Work to complete
Can you rewrite the items between the lines holding "In the picture, is" and "24.8 meters", inclusive, in full, adding -39 to every number in the answers (the coordinates and the distance)?

Material shown
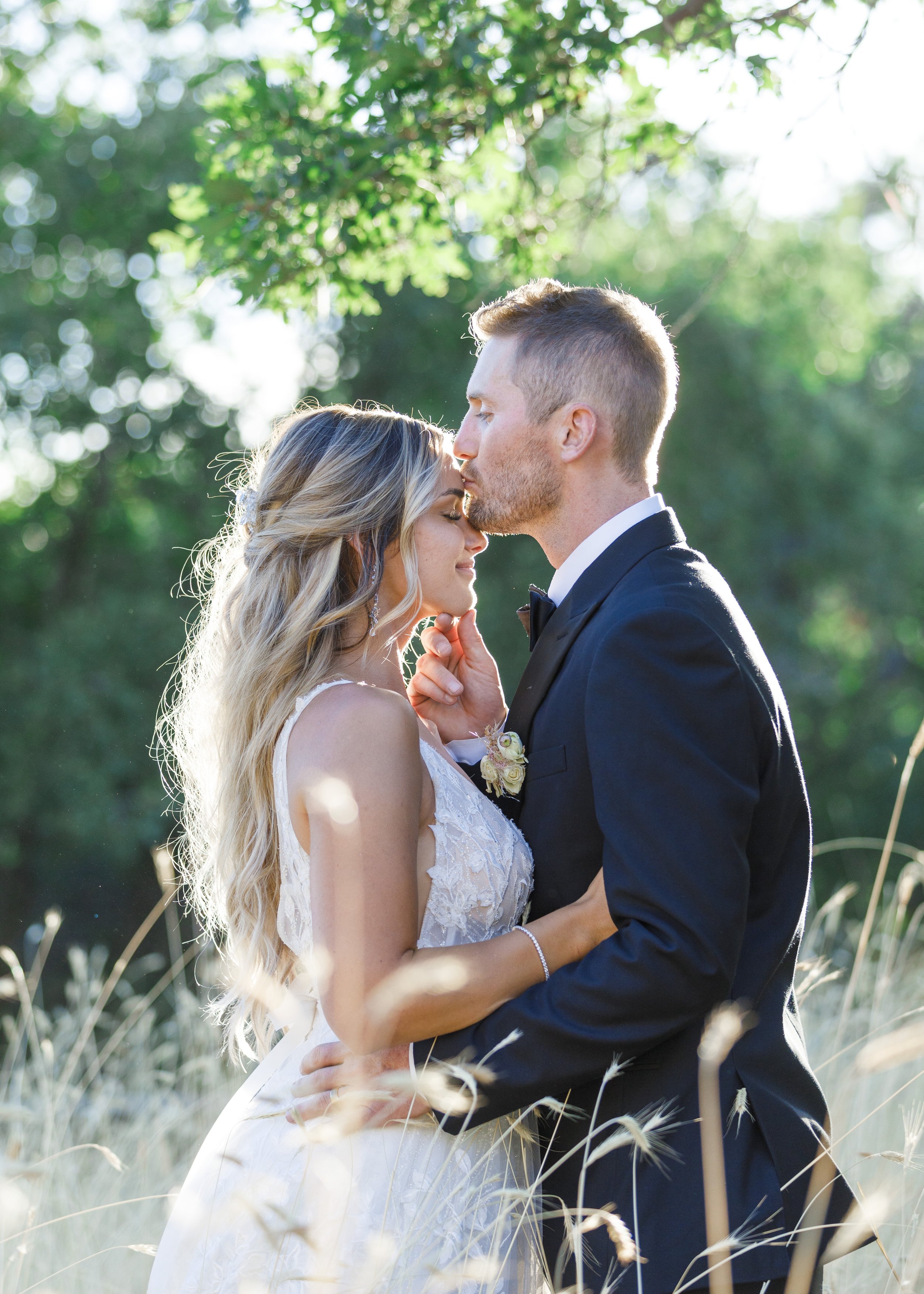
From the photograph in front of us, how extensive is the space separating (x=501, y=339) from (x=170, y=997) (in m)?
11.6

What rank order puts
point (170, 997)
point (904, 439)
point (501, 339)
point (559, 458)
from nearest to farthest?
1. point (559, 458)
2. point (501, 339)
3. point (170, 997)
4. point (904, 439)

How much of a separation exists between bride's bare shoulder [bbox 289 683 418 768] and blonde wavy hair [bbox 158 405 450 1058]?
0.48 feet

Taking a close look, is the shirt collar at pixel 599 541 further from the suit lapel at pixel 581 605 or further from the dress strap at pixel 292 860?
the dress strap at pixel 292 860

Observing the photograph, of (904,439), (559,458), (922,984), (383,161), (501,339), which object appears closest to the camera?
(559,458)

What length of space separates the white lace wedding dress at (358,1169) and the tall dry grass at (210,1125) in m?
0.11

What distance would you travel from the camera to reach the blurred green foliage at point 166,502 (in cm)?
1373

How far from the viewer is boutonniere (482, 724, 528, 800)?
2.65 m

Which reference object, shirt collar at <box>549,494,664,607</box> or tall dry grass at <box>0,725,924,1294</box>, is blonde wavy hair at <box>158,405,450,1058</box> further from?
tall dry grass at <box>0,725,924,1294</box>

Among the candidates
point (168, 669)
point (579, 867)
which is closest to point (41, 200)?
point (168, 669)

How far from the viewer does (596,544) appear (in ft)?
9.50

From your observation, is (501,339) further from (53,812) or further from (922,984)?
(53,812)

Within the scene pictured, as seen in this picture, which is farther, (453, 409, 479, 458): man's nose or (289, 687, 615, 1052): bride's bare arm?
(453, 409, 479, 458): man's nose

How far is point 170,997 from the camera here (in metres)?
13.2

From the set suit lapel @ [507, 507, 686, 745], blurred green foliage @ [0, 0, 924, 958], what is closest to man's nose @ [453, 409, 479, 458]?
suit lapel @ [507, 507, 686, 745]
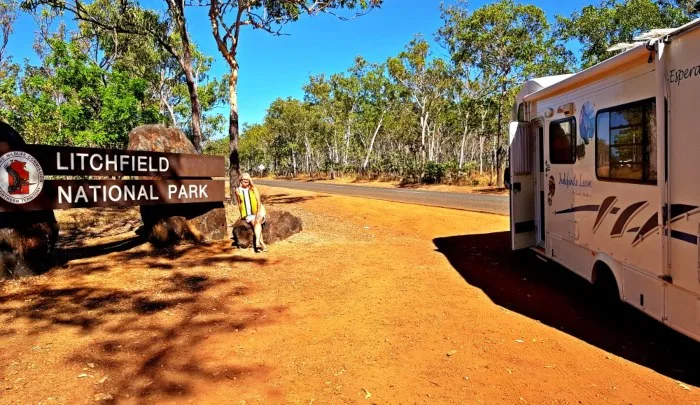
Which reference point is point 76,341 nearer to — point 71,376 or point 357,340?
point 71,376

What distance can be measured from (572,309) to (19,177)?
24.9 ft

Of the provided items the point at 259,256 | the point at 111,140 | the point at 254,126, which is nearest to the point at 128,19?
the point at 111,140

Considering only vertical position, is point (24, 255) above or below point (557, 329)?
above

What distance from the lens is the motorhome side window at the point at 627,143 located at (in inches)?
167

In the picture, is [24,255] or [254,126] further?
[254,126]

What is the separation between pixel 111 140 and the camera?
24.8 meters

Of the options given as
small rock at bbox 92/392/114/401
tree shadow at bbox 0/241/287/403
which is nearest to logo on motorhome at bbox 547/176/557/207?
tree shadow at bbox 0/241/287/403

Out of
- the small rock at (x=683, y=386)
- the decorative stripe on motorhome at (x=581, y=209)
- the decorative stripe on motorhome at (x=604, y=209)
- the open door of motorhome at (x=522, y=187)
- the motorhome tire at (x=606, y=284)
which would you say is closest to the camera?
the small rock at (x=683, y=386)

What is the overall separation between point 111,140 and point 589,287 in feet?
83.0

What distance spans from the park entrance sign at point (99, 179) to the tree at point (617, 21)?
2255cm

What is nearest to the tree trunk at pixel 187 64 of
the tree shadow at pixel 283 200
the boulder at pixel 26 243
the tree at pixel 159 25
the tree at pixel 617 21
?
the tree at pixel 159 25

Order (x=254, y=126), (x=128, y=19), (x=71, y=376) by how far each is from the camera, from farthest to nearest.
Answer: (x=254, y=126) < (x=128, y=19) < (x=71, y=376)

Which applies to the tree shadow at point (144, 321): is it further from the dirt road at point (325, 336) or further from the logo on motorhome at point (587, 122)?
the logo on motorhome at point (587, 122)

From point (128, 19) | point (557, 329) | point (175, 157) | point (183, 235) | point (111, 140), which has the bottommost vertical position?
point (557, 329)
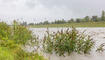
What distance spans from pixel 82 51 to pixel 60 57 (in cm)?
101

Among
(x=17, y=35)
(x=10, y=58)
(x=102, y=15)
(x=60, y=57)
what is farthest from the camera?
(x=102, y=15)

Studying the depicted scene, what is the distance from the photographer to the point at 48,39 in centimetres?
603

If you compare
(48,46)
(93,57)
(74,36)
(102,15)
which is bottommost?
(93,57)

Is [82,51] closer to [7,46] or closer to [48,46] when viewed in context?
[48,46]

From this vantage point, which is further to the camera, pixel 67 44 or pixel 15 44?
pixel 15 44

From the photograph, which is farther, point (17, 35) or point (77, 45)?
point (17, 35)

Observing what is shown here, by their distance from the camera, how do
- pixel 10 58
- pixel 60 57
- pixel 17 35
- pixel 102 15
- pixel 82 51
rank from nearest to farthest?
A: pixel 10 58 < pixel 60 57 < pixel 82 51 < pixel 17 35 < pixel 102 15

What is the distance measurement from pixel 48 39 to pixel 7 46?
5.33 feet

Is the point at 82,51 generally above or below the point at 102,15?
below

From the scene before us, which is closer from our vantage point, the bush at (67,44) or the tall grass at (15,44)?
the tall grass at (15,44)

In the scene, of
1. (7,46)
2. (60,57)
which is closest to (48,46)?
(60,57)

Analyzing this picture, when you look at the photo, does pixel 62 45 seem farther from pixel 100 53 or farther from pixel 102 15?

Reply to the exercise
In the picture, is [24,255] or [254,126] further?
[215,87]

What is the separation between pixel 111 140 and the camera?
-14.2 meters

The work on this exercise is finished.